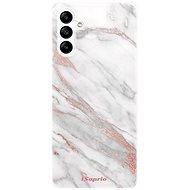 iSaprio RoseGold 11 pro Samsung Galaxy A04s - Phone Cover
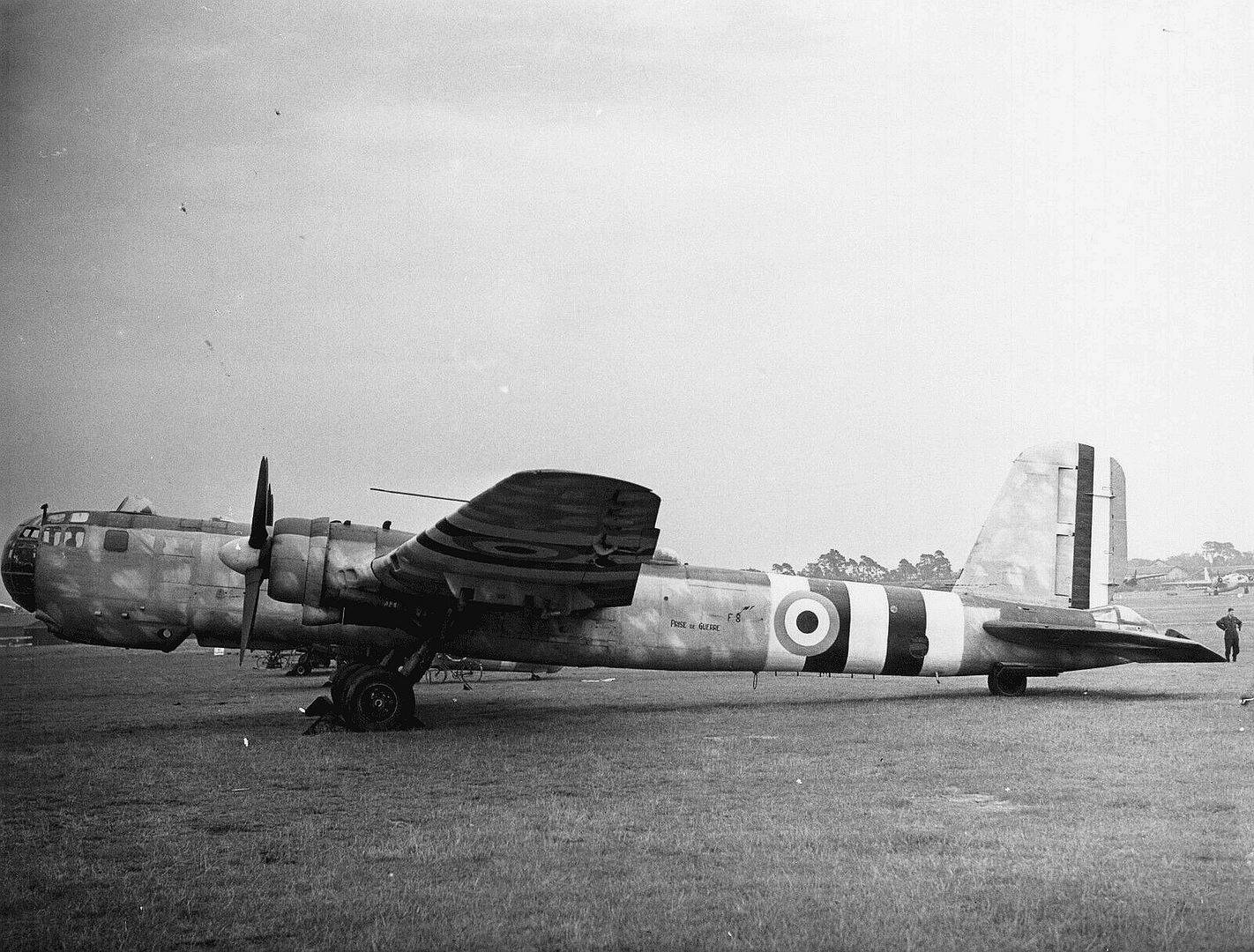 Heinkel 117  Heinkel 117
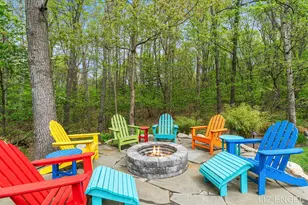 3190 Lighthouse Way, Saugatuck, MI 49453 - Photo 5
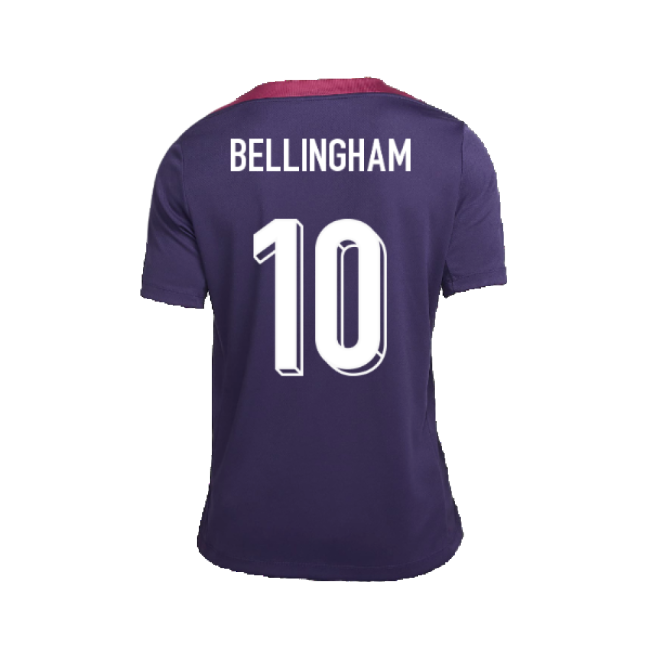 Professional England 2024-2025 Home Strip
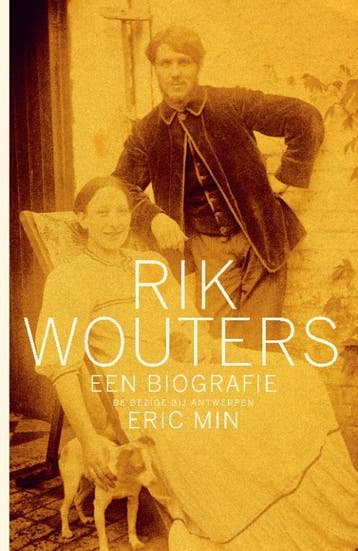 Rik Wouters | Eric Min, Verzenden, Eric Min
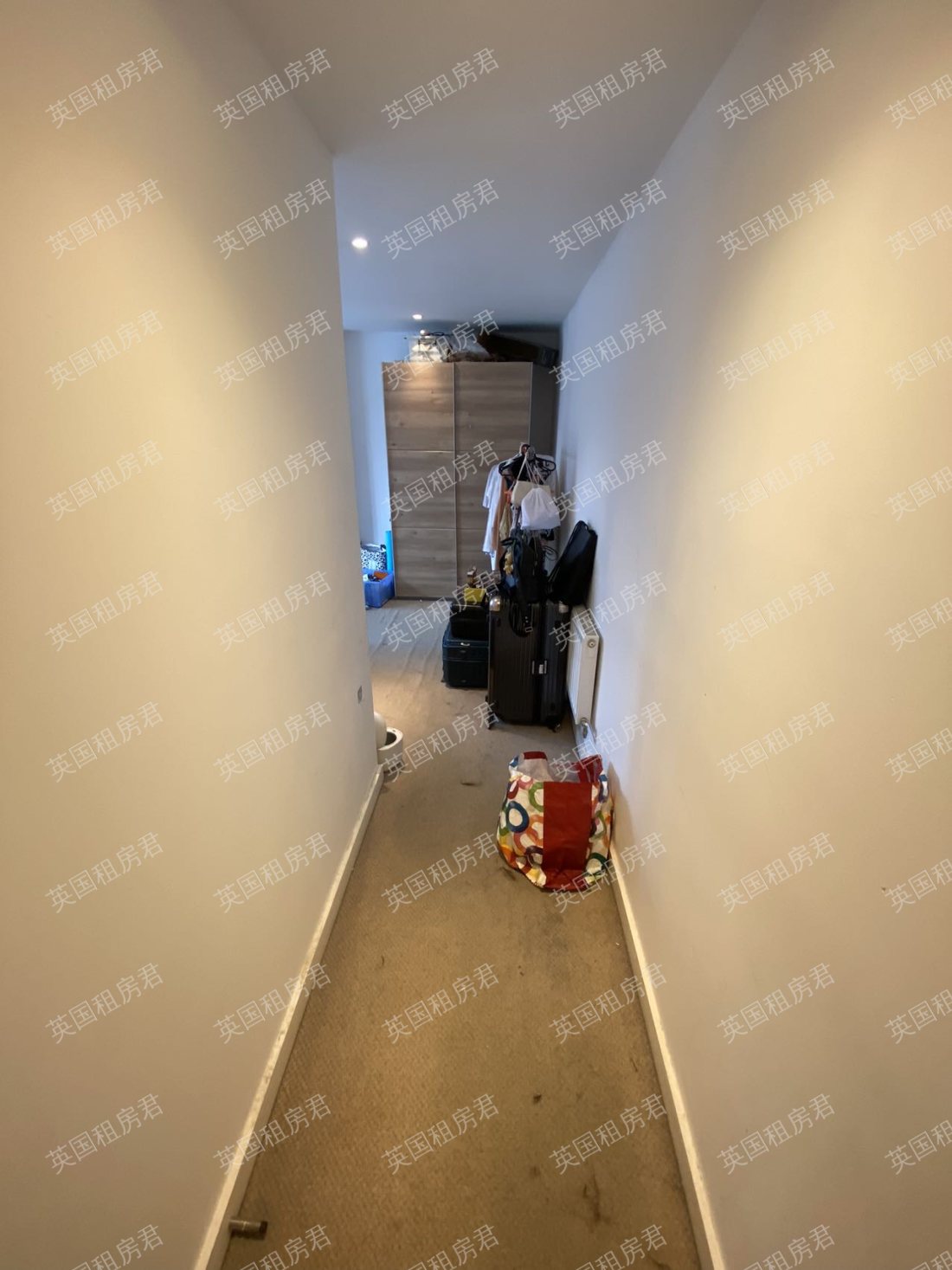 Eagle Wharf Road公寓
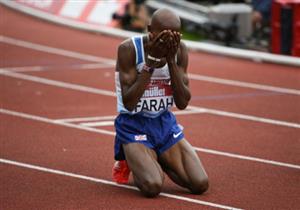 بريطانيا تفتح تحقيقا حول دخول مو فرح بشكل غير قانون لأراضيها أثناء الطفولة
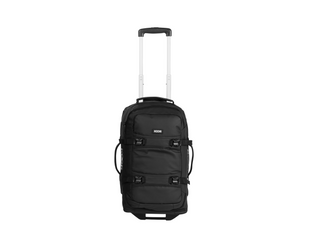 KOOR valise de voyage Jiibs 50 L, noir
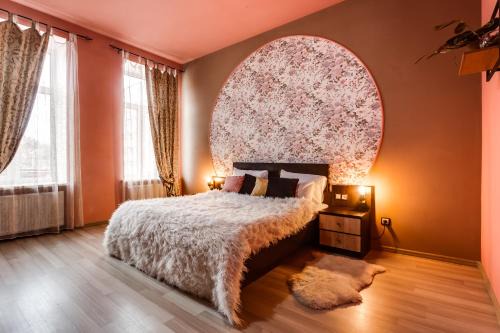 Lviv City Center Apartment | Апартаменти в центрі Львова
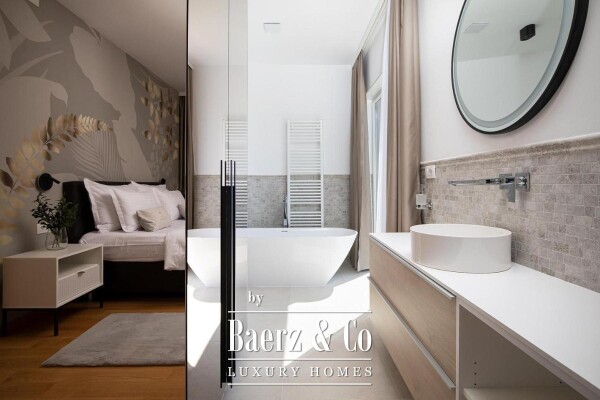 photo 29 Medulin, a beautiful villa of 350 m2, only 6 m from the sea with an fascinating view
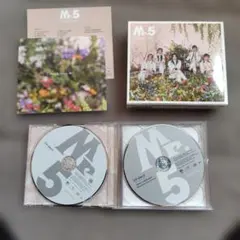 Mr.5　初回限定A盤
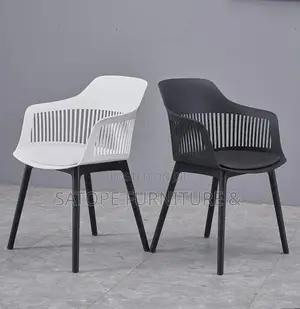High Quality Plastic Restaurant Dining Chairs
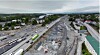 Byggingen av ny E18 fra Lysaker til Ramstadsletta i Bærum (bildet) er allerede i gang. Skal prosjektet forlenges til Nesbru i Asker, må drøye tre milliarder på bordet.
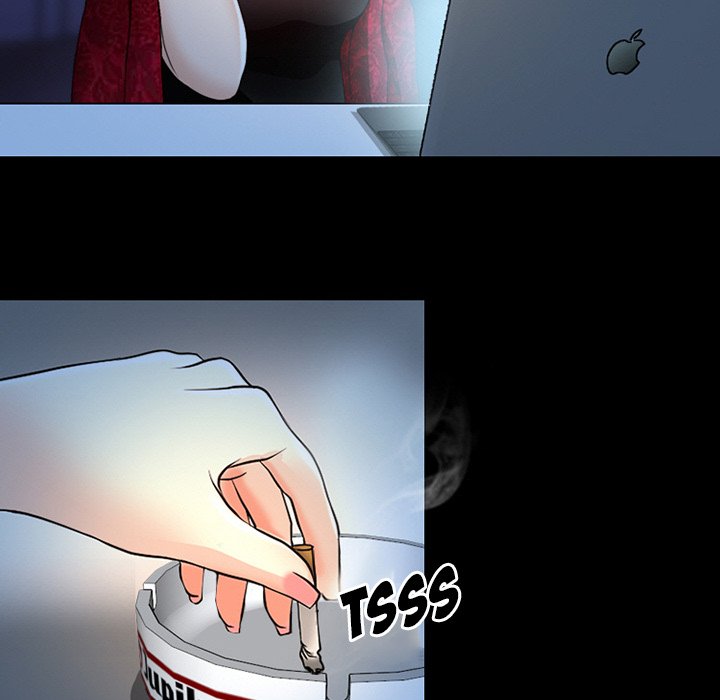 The Voice of God Chapter 14 - HolyManga.Net
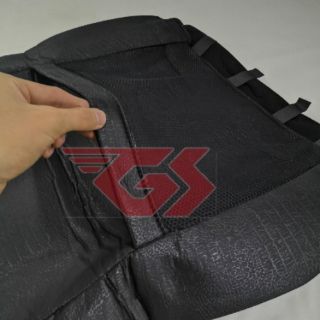 (COOL MAT) CAR CUSHION COVER FOR PERODUA MYVI 2008-2010 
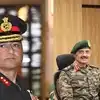 Core Commander Talks on LAC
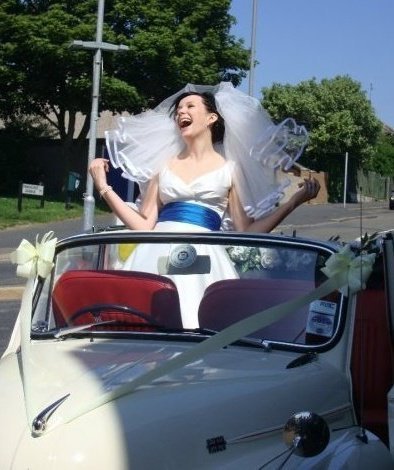 irregularbride's profile picture. i run a wedding blog with ideas and inspiration for totally awesome brides. I'm also a graphic designer.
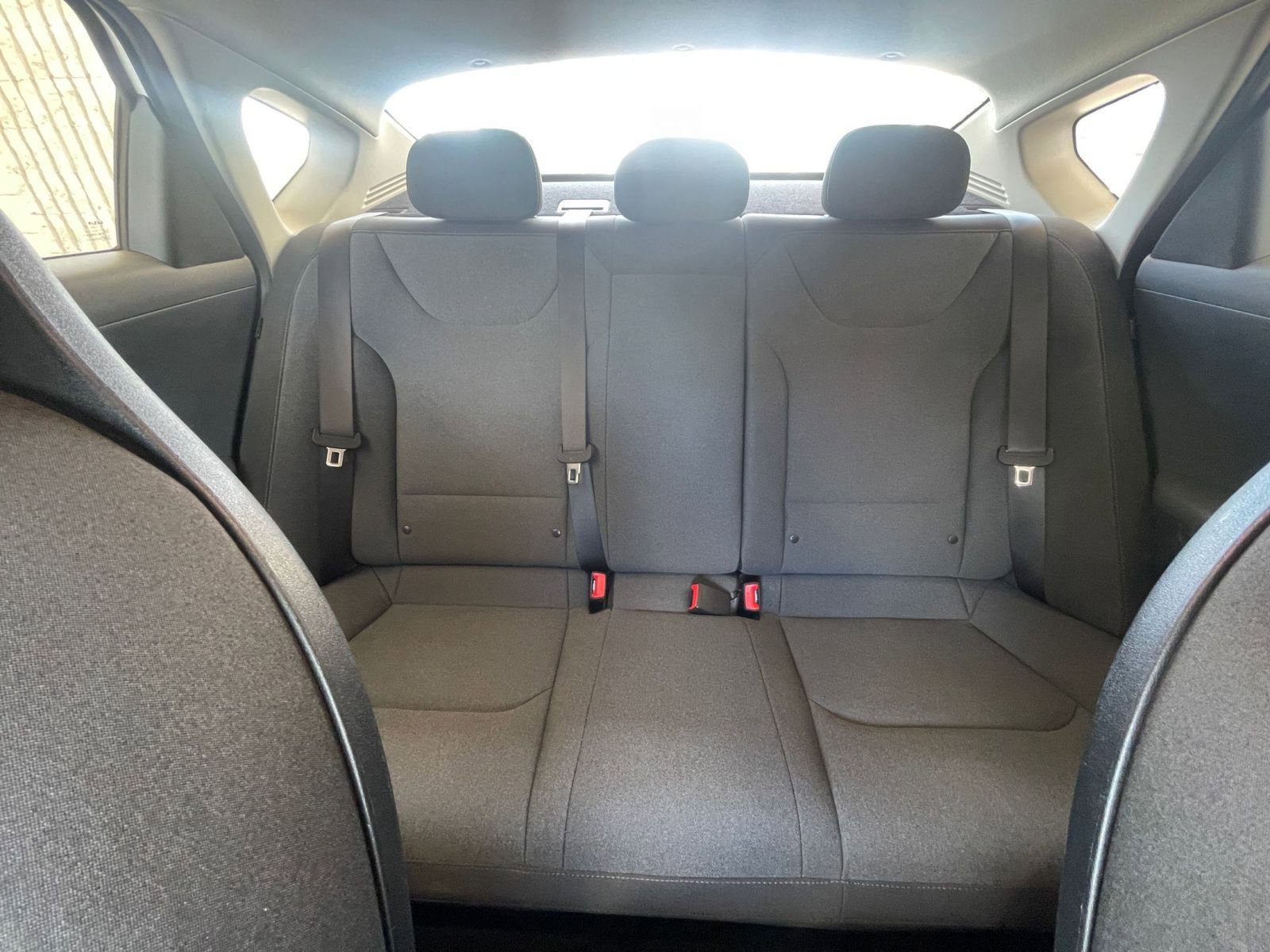 Used 2025 Kia K4 LXS image 39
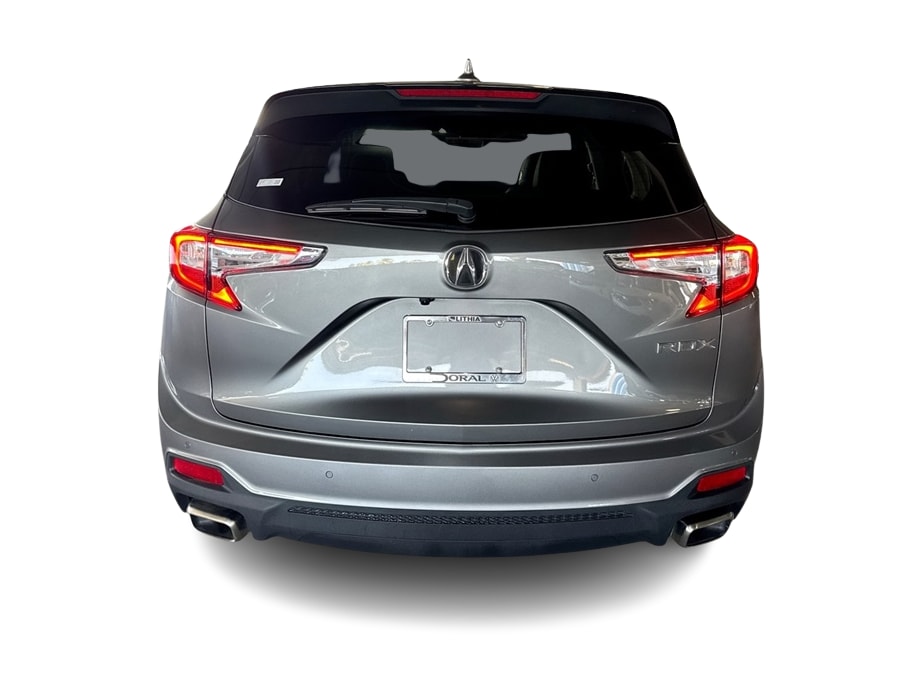 Thumbnail: 2023 Acura RDX - 5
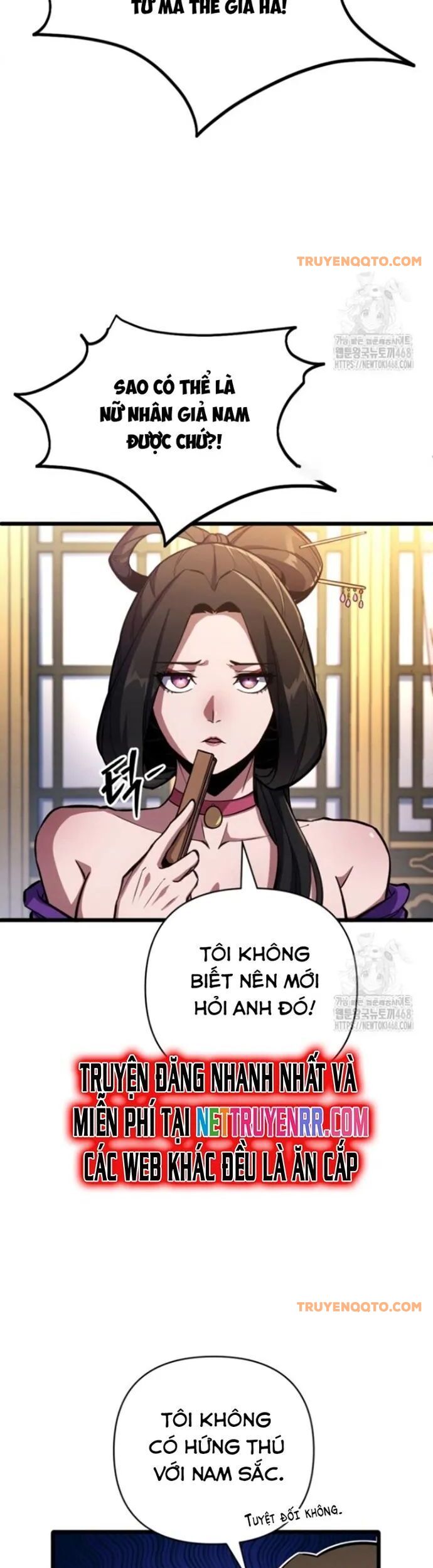 Lãng Nhân Bất Tử Chap 27 - Next Chap 28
····················
- REQUIREMENT -
Every line of the listing above is to be set down verbatim, without the pictures.

- SOLUTION FOR THIS EXERCISE -
 iSaprio RoseGold 11 pro Samsung Galaxy A04s - Phone Cover
 Heinkel 117  Heinkel 117
 3190 Lighthouse Way, Saugatuck, MI 49453 - Photo 5
 Professional England 2024-2025 Home Strip
 Rik Wouters | Eric Min, Verzenden, Eric Min
 Eagle Wharf Road公寓
 بريطانيا تفتح تحقيقا حول دخول مو فرح بشكل غير قانون لأراضيها أثناء الطفولة
 KOOR valise de voyage Jiibs 50 L, noir
 Lviv City Center Apartment | Апартаменти в центрі Львова
 photo 29 Medulin, a beautiful villa of 350 m2, only 6 m from the sea with an fascinating view
 Mr.5　初回限定A盤
High Quality Plastic Restaurant Dining Chairs
 Byggingen av ny E18 fra Lysaker til Ramstadsletta i Bærum (bildet) er allerede i gang. Skal prosjektet forlenges til Nesbru i Asker, må drøye tre milliarder på bordet.
 The Voice of God Chapter 14 - HolyManga.Net
 (COOL MAT) CAR CUSHION COVER FOR PERODUA MYVI 2008-2010 
 Core Commander Talks on LAC
 irregularbride's profile picture. i run a wedding blog with ideas and inspiration for totally awesome brides. I'm also a graphic designer.
 Used 2025 Kia K4 LXS image 39
 Thumbnail: 2023 Acura RDX - 5
 Lãng Nhân Bất Tử Chap 27 - Next Chap 28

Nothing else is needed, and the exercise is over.